Traffic congestion is a persistent problem in our society. Existing methods for traffic control have proven futile in alleviating current congestion levels leading researchers to explore ideas with robot vehicles given the increased emergence of vehicles with different levels of autonomy on our roads. This gives rise to mixed traffic control, where robot vehicles regulate human-driven vehicles through reinforcement learning (RL). However, most existing studies use precise observations that involve global information, such as environment outflow, and local information, i.e., vehicle positions and velocities. Obtaining this information requires updating existing road infrastructure with vast sensor environments and communication to potentially unwilling human drivers.

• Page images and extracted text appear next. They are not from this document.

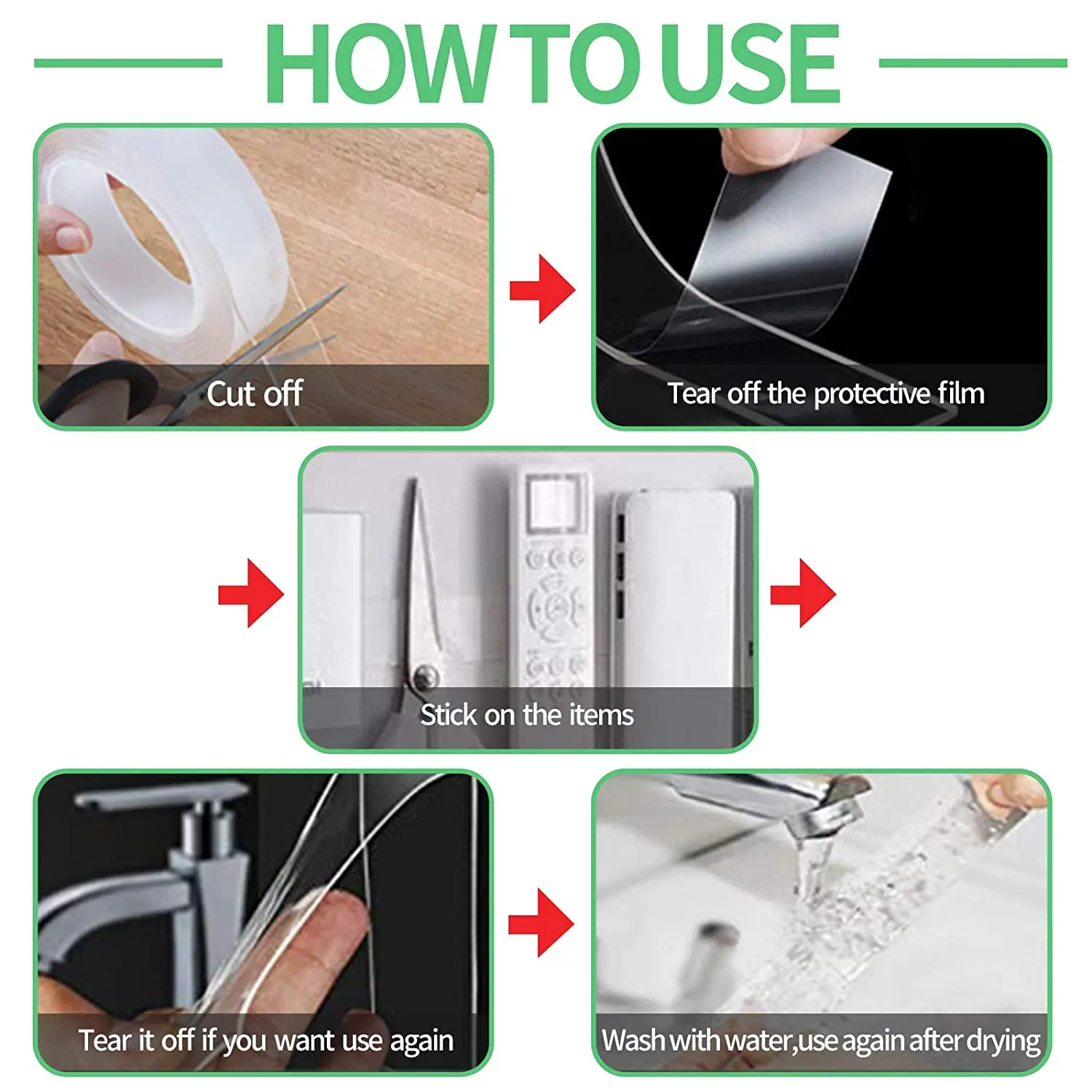 HOW TO USE

Cut off

Tear off the protective film

Stick on the items

Tear it off if you want use again

Wash with water,use again after drying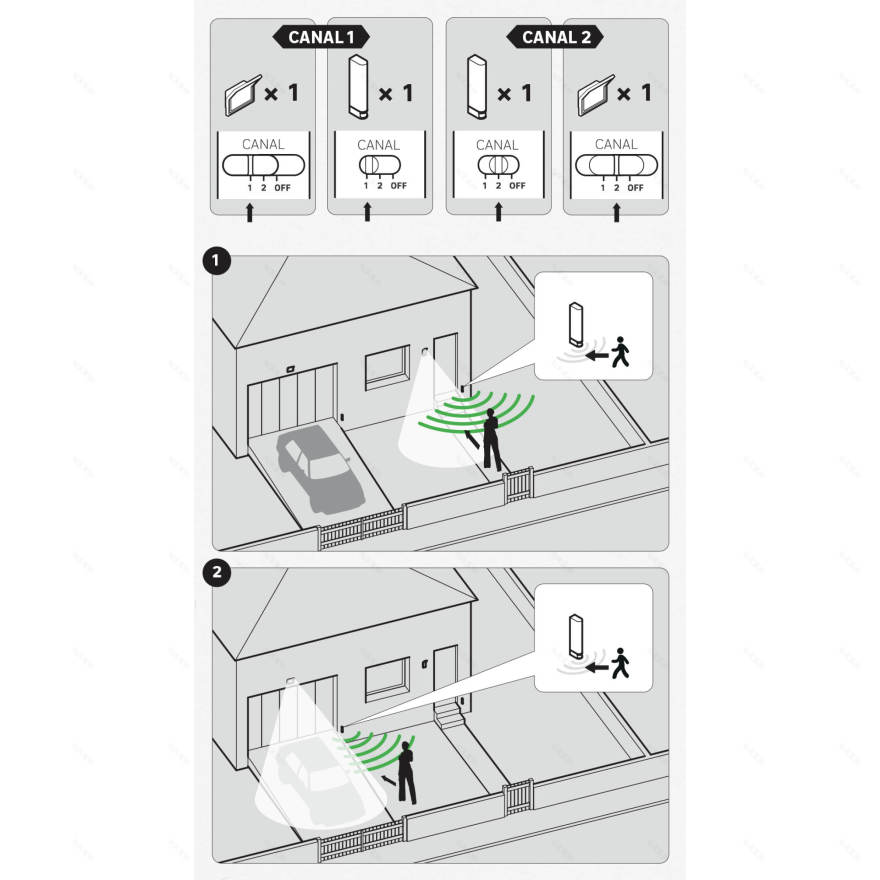 CANAL 1

× 1

CANAL
1 2 OFF

× 1

CANAL
1 2 OFF

CANAL 2

× 1

CANAL
1 2 OFF

× 1

CANAL
1 2 OFF

1

2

We consider image observations as the alternative for mixed traffic control via RL: 1) images are ubiquitous through satellite imagery, in-car camera systems, and traffic monitoring systems; 2) images do not require a complete re-imagination of the observation space from environment to environment; and 3) images only require communication to equipment. In this work, we show robot vehicles using image observations can achieve similar performance to using precise information on environments, including ring, figure eight, intersection, merge, and bottleneck. In certain scenarios, our approach even outperforms using precision observations, e.g., up to 26% increase in average vehicle velocity in the merge environment and a 6% increase in outflow in the bottleneck environment, despite only using local traffic information as opposed to global traffic information.

翻译：交通拥堵是社会持续面临的难题。现有交通控制方法在缓解当前拥堵程度方面收效甚微，这促使研究者探索利用自动驾驶车辆——随着道路上不同自动化水平车辆的日益增多——来开展研究。由此催生了混合交通控制：通过强化学习（RL）让自动驾驶车辆调节人类驾驶车辆的行为。然而，现有研究大多依赖包含全局信息（如环境车流量）和局部信息（即车辆位置和速度）的精确观测。获取这些信息需要更新现有道路基础设施，布置大量传感器环境，并与可能不愿配合的人类驾驶员进行通信。我们提出将图像观测作为基于RL的混合交通控制的替代方案：1）通过卫星图像、车载摄像系统和交通监控系统，图像具有普适性；2）图像无需针对不同环境完全重新设计观测空间；3）图像仅需与设备进行通信。本研究表明，使用图像观测的自动驾驶车辆在环形路、八字形路、交叉口、汇入路段和瓶颈路段等环境中，能达到与使用精确环境信息相当的调控性能。在某些场景中，我们的方法甚至优于使用精确观测——例如在汇入环境中平均车速提升高达26%，在瓶颈环境中车流量增加6%——尽管仅使用局部交通信息而非全局交通信息。